With respect to the potential for a protest, the Court found that the factual determination by Customs when it liquidated the merchandise are protestable under 19 USC § 1514(a). In fact, if the scope of the order clearly excludes the merchandise, a scope determination by Commerce should not be necessary. Thus, TRI had a remedy under the denied protest review process of § 1581(a). That right there was probably fatal to this case moving forward.

TRI could also have asked Commerce to rule on whether the merchandise was within the scope of the order. It did not do that either. Had Commerce issued ruling holding the merchandise to be in scope, TRI could have proceeded in the Court of International Trade on the basis of § 1581(c). That alone, would also be fatal to this case.

As a result of the availability of other remedies, the Court held that TRI had improperly brought the case under § 1581(i), the Court's residual jurisdiction. Thus, the case was dismissed.

But, what else is going on here? Why did this get as far as it did in this posture? Let's be clear that everything that follows is my speculation. I was not involved. But, I have been around the trade litigation block more than once.

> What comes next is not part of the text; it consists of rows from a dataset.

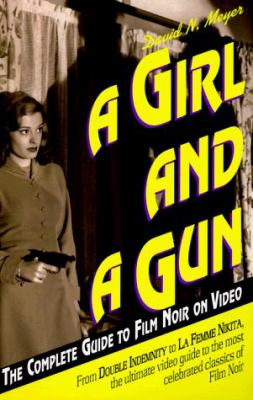A Girl and a Gun: The Complete Guide to Film Noir on Video 9780380790678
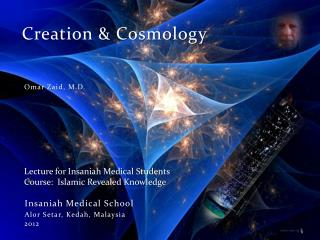 Creation  Cosmology      Omar Zaid, M.D.       Lecture for Insaniah Medical Students  Course:  Islamic Revealed Knowledg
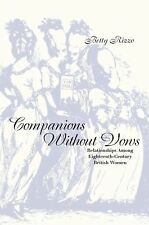 Companions Without Vows : Relationships among Eighteenth-Century British...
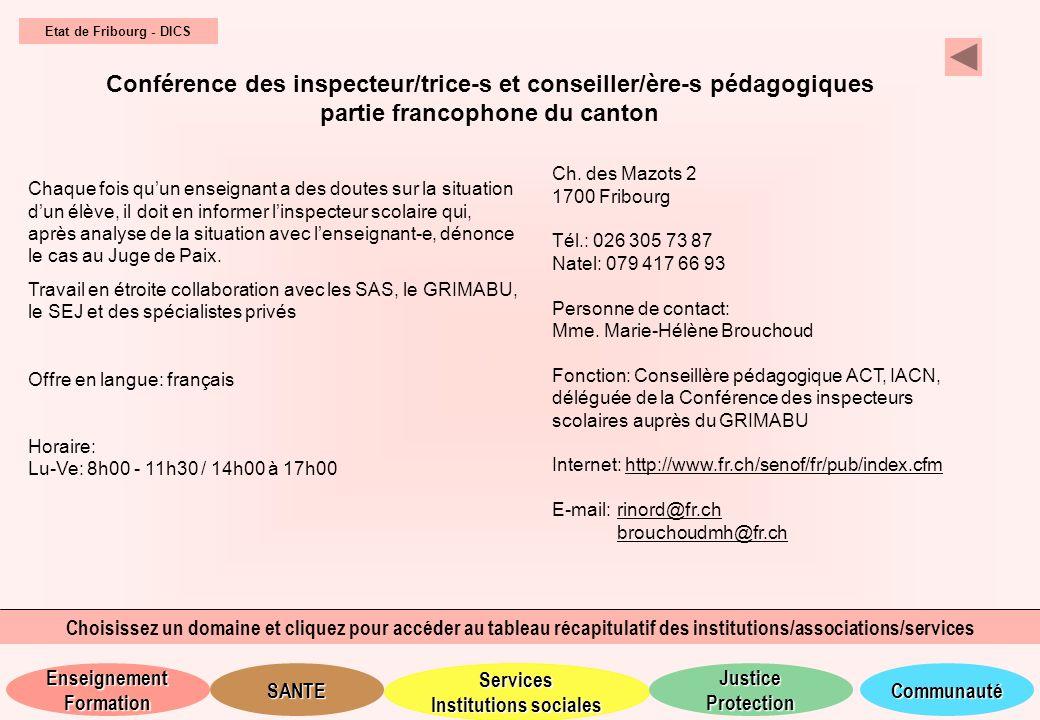 Etat de Fribourg - DICS Conférence des inspecteur/trice-s et conseiller/ère-s pédagogiques partie francophone du canton.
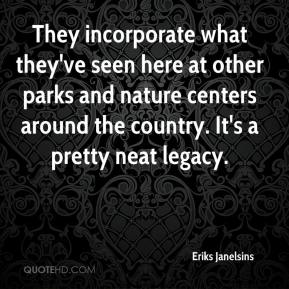 Eriks Janelsins - They incorporate what they've seen here at other parks and nature centers around the country. It's a pretty neat legacy.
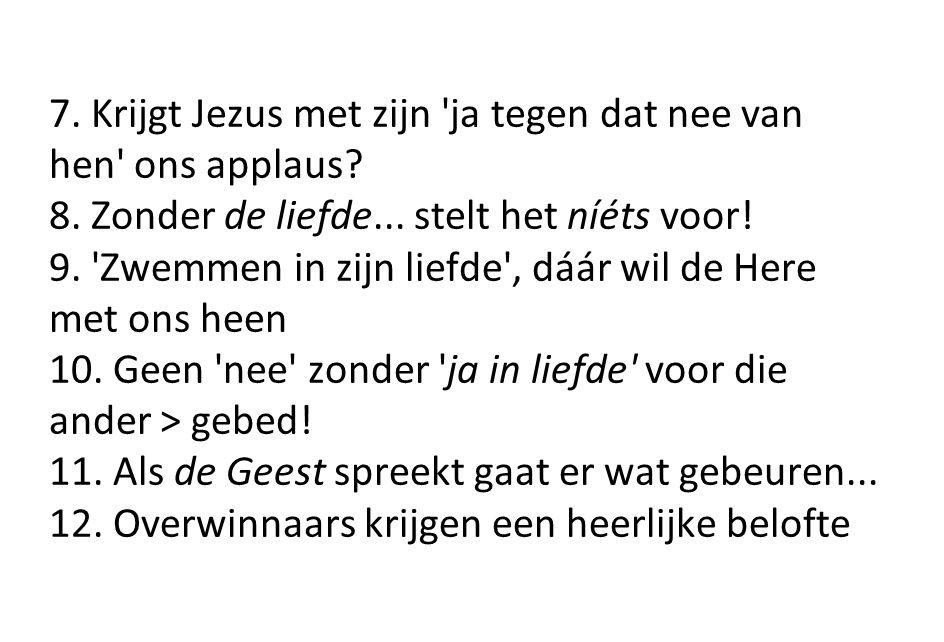7. Krijgt Jezus met zijn 'ja tegen dat nee van hen' ons applaus? 8. Zonder de liefde... stelt het níéts voor! 9. 'Zwemmen in zijn liefde', dáár wil de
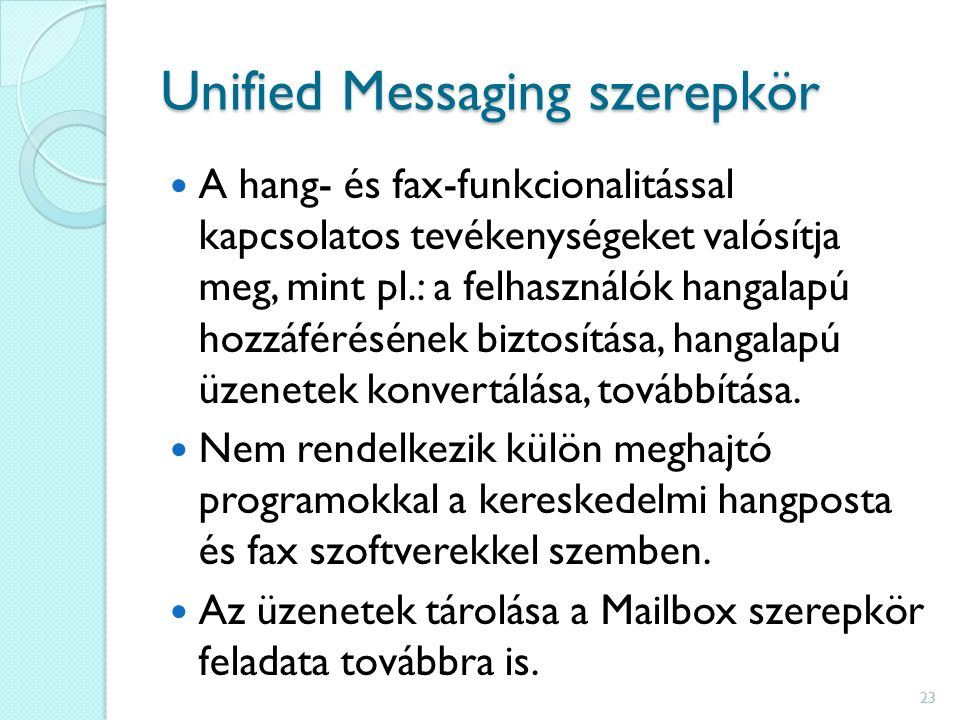 Unified Messaging szerepkör A hang- és fax-funkcionalitással kapcsolatos tevékenységeket valósítja meg, mint pl.: a felhasználók hangalapú hozzáférésének biztosítása, hangalapú üzenetek konvertálása, továbbítása.
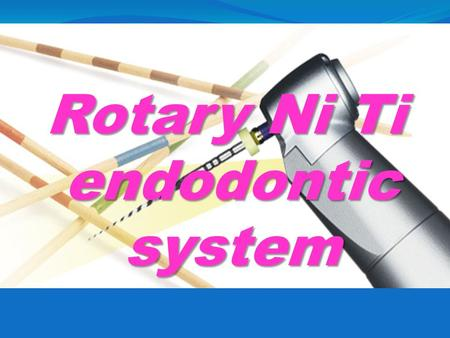 Rotary Ni Ti endodontic system. COMPARATIVE STUDY OF METALS COMPARATIVE STUDY OF METALS Nickel titanium Stainless steel Excellent flexibility Less flexible.
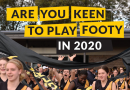 Are you keen to play footy in 2020?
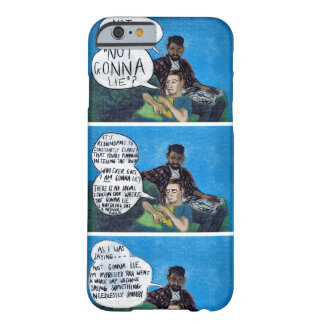 Not Gonna Lie Barely There iPhone 6 Case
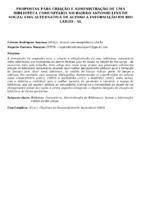 PROPOSTAS PARA CRIAÇÃO E ADMINISTRAÇÃO DE UMA BIBLIOTECA COMUNITÁRIA NO BAIRRO ANTONIO LINS DE SOUZA: UMA ALTERNATIVA DE ACESSO A INFORMAÇÃO EM RIO LARGO - AL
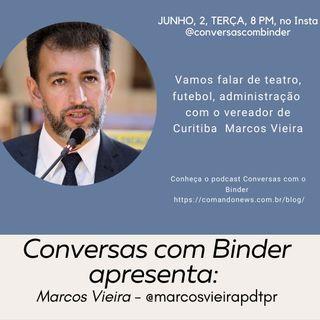 A arte, a cultura e o esporte no Bairro Novo de Curitiba com Marcos Vieira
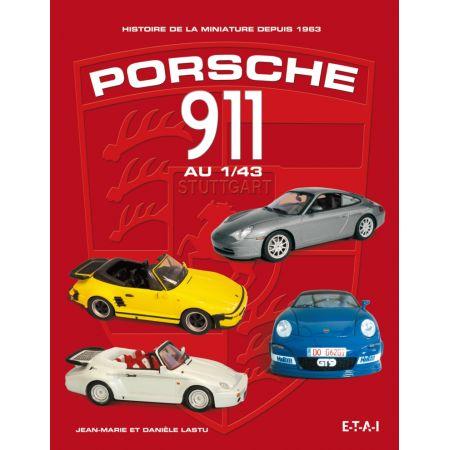 PORSCHE 911 1/43, HISTOIRE DE LA MINIATURE DEPUIS 63 - livre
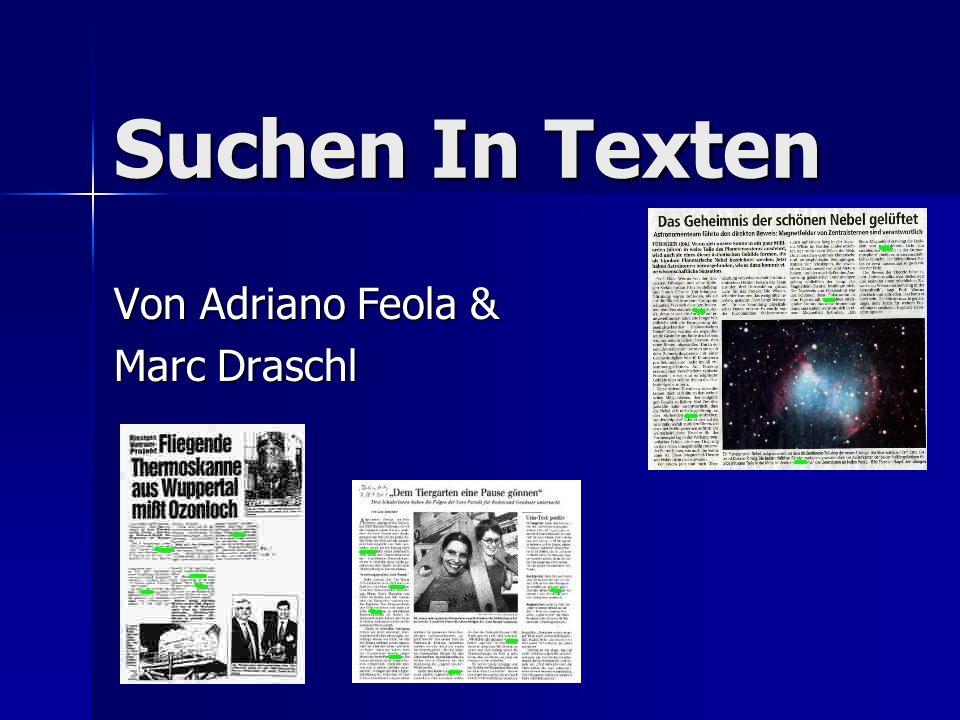 Suchen In Texten Von Adriano Feola & Marc Draschl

With respect to the protest, TRI claims to not know the origin of the raw materials. In a protest, the burden would be on TRI to prove the origin. It appears that the fundamental dispute was not about whether the processing resulted in a substantial transformation. If TRI could not prove the origin of the materials, it would lose the protest. It could then go to Court where Customs' determinations enjoys the presumption of correctness and TRI would have the burden of convincing the Court that the origin of the materials is something other than China. It apparently could not do that, so a protest is not going to work.

What about a Commerce Department ruling request? We again assume that TRI cannot prove the origin of the materials and that the processing in India is not a substantial transformation. What is Commerce going to do? Well, I honestly do not know. My guess is that it would ask some questions and then reject the request as incomplete. That would leave the decision with CBP. If Commerce did rule that the country of origin was China, the CIT would uphold that decision as long as it found substantial evidence in the record to support the conclusion. "Substantial" is not a high bar; it really means "something" as long as that something is not overcome by the the remaining evidence. That is a high bar for plaintiffs.

A case brought under 1581(i), on the other hand, is reviewed on the basis of the Administrative Procedure Act. 5 USC § 702. Under this standard, the Court will reject a conclusion that is arbitrary, capricious or an abuse of discretion.

What did Customs do in this case? First, it questioned the origin of citric acid that was indisputably made in India. Next, it held that the production process in India was not enough to establish origin if the key components did not originate in India. So far that is logical enough. Next, Customs decided that of the entire universe of chemical companies making the inputs to citric acid, the suppliers in this case must have been in China. How did it get to that conclusion? On what facts did it rely? Was that decision based solely on the existence of the ADD/CVD order and TRI's apparent inability to show that the inputs came from anywhere other than China? Without more, I could see making the argument that CBP was being arbitrary when it assigned the highest possible duty to the product without any proof that it actually originated in China. I suspect that TRI was hoping the judge would see it that way as well and send it back to the agency for a different result.

Had the case gone beyond the motion to dismiss, it is possible the Court might have reached that decision. The government would likely have raised questions about whether TRI was being forthright and that the lack of evidence is in itself evidence of something. That might have been the basis for a decision that meets the arbitrary and capricious test. But, alas, unless this decision is reversed we will never know.